El mal ya estaba ahí, aunque apenas se incubaba, cuando Felipe Calderón recetó la militarización. En lugar de curar la infección, esta se propagó. Peña y López mantuvieron la dosis, aunque pretendieron aplicar otros paliativos. Pero las ronchas siguen pululando y se convierten en llagas supurantes y el dolor paraliza al cuerpo social.
Creo que para lograr un tratamiento adecuado deberíamos comenar por un buen diagnóstico y a partir de él ir dosificando los medicamentos correspondientes. Mientras no veamos el mal de fondo, las sangrías aplicadas continuarán matando al paciente. Y el mal está en la estructura misma del Estado mexicano, corsé anticuado y asfixiante, debajo del cual se propaga la infección que gangrena al tejido social e impide desarrollar las condiciones para una prosperidad más igualitaria, mientras aumenta el ardor y propicia la rasquiña que se transforman en matanzas y confrontación.

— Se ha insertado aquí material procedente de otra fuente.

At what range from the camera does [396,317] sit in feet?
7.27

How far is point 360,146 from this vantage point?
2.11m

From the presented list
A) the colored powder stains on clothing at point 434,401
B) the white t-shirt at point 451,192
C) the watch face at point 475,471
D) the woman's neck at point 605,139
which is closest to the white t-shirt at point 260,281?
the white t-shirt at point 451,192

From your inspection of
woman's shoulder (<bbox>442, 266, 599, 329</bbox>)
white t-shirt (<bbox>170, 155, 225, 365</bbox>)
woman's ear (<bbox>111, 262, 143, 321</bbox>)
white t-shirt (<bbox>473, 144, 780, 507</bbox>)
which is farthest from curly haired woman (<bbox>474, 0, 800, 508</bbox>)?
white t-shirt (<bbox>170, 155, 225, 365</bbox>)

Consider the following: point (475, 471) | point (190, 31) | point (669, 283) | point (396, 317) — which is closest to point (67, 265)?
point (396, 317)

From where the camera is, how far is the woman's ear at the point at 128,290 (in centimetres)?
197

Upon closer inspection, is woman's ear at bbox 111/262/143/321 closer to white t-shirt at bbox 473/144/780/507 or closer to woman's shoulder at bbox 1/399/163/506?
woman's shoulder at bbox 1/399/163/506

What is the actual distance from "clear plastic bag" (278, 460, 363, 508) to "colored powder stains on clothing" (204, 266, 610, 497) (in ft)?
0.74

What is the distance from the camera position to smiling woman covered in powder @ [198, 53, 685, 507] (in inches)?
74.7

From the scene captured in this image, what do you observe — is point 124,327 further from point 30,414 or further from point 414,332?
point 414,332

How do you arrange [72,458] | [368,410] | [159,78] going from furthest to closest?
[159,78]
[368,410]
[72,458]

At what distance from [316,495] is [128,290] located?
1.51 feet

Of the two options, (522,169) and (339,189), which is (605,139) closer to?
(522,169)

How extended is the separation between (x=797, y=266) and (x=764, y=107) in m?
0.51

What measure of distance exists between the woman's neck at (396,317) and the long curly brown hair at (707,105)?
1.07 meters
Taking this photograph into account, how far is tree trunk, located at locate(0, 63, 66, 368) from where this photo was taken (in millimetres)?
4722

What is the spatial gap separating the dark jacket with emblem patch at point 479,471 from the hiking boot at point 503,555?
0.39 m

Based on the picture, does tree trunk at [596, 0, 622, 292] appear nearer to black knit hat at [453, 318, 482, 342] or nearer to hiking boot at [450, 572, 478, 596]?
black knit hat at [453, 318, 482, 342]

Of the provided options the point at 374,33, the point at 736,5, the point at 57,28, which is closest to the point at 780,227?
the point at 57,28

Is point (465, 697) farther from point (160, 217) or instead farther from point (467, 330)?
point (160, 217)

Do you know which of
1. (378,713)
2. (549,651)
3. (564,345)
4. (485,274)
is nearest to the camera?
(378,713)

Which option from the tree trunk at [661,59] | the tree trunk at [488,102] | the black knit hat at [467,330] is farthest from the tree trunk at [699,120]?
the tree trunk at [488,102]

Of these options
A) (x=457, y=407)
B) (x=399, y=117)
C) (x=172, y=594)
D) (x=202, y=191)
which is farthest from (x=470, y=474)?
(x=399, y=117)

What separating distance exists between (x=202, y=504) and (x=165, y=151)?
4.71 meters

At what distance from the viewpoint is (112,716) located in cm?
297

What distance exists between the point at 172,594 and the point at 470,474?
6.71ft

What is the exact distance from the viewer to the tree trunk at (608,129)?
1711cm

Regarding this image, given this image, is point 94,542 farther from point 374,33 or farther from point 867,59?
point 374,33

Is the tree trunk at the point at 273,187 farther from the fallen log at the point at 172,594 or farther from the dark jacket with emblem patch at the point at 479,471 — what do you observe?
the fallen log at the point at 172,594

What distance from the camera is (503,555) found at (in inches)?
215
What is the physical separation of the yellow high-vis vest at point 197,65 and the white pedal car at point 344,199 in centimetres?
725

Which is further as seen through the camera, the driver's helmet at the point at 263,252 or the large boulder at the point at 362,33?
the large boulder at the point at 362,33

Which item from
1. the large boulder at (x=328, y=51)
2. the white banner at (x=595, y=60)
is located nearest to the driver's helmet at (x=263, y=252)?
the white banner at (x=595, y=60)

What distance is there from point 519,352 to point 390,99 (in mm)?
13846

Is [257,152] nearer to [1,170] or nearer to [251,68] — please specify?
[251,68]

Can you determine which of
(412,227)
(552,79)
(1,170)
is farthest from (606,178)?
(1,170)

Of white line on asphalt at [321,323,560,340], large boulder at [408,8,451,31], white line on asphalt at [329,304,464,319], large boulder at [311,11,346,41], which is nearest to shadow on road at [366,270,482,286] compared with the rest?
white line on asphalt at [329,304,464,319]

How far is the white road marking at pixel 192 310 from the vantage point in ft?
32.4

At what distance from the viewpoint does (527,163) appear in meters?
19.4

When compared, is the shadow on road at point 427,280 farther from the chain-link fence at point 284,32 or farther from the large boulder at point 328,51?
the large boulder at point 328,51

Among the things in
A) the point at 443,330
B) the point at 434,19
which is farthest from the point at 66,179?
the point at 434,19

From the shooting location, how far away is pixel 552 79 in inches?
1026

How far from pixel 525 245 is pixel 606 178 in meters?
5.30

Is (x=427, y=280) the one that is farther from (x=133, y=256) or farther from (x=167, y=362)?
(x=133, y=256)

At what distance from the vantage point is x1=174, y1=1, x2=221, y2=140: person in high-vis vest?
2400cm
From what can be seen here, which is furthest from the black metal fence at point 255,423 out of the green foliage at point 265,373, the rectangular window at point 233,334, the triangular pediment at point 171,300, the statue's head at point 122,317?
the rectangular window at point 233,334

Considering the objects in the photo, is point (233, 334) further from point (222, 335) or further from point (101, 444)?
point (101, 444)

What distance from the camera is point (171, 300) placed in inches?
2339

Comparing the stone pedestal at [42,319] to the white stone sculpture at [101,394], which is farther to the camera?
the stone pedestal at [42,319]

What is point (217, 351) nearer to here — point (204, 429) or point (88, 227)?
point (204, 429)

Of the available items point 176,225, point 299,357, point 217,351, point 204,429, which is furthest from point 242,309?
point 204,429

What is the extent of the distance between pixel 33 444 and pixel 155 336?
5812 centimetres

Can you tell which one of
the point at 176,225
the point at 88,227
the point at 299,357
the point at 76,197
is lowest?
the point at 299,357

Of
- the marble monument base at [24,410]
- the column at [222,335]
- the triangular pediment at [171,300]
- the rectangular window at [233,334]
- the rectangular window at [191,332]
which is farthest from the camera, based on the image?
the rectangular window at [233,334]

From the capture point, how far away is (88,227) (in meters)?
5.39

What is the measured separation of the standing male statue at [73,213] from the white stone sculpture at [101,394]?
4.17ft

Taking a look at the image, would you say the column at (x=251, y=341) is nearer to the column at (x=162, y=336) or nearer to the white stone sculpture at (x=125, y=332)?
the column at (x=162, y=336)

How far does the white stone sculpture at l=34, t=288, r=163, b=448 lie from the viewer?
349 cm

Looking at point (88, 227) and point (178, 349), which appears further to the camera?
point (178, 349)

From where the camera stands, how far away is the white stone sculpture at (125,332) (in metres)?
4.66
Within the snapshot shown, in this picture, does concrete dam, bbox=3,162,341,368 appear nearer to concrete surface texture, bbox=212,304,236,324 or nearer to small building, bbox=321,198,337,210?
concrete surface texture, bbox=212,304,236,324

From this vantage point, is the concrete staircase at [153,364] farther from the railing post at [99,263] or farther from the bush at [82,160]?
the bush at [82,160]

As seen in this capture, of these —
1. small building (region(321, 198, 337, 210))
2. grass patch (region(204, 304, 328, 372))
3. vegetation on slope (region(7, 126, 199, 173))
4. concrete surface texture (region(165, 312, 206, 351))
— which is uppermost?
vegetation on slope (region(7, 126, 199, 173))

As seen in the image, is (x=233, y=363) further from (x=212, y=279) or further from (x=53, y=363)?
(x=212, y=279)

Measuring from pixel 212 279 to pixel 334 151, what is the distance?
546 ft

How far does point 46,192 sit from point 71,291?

El Estado mexicano construido durante desde el siglo XIX ya no sirve. Durante décadas, mal que bien, logró reducir la violencia de manera progresiva y generó condiciones para el crecimiento económico. Pero sus mecanismos se basaban en tecnologías sociales arcaicas, que gradualmente comenzaron a oxidarse y generaron las ampollas que se infectaron y se convirtieron en llagas. La organización social con ventaja en la fuerza nunca fue lo suficientemente vigorosa como para ser indisputada, de ahí que impusiera su dominio relativo en un proceso constante de negociación de la desobediencia y venta de protecciones particulares. Nunca logró dejar atrás del todo su origen criminal y siempre actuó más como una familia mafiosa basada en pactos de reciprocidad, que como una maquinaria sustentada en la aplicación equitativa de reglas claras e incontrovertibles.
El Estado mexicano tradicional se parece demasiado a sus competidores. El dominio basado en el chantaje y la extorsión, características recurrentes del ejercicio del poder en el México del PRI, heredero del porfiriato y con prosapia virreinal, no se diferencia mucho del que imponen las bandas criminales que cobran derecho de piso. Uno y otras son vendedoras de protección mafiosa, de ahí que sean intercambiables y su personal se confunda y transite de un bando a otro.
Durante las décadas del régimen del PRI el pacto mafioso funcionó porque logró un sistema de arbitraje aceptado y tuvo mecanismos de disciplina funcionales. Eso es lo que se disolvió con la competencia plural. Pero en lugar de transitar a un orden estatal profesional y a un sistema de arbitraje institucionalizado, basado en un orden jurídico consensuado y administrado por un sistema judicial relativamente imparcial, desde el gobierno de Calderón se ha pretendido sustituir al viejo arreglo con la fuerza bruta del ejército. El resultado ha sido desastroso.
La enfermedad nacional tiene dos síntomas que, además, interactúan para agravar el mal originario. Entre más violencia, menos condiciones para el desempeño económico, entre más pobreza, más rencor que aviva la hoguera del terror. Solo un nuevo pacto entre las partes aún no infectadas del cuerpo social puede frenar la gangrena. Si queremos evitar el colapso final de México, es indispensable cambiar de fondo al Estado.
No sirve ya el sistema de apropiación directo de rentas con el que se pagaba a los políticos sus servicios de contención e intermediación, porque se han disuelto los mecanismos tradicionales de disciplina y arbitraje y para muchos de quienes antes usaban al PRI como vía de enriquecimiento, ahora reditúa más actuar en la frontera difusa entre la vieja maquinaria estatal y las organizaciones informales con ventaja en la violencia. La única cura posible es la reconstrucción estatal, un cambio profundo de tecnología social que desheche la vieja armadura medioeval y la sustituya por una maquinaria profesional, regida por la ley y con mecanismos de vigilancia y control social que la limiten. Una tarea ingente, que posiblemente ya no estemos a tiempo de llevar a cabo.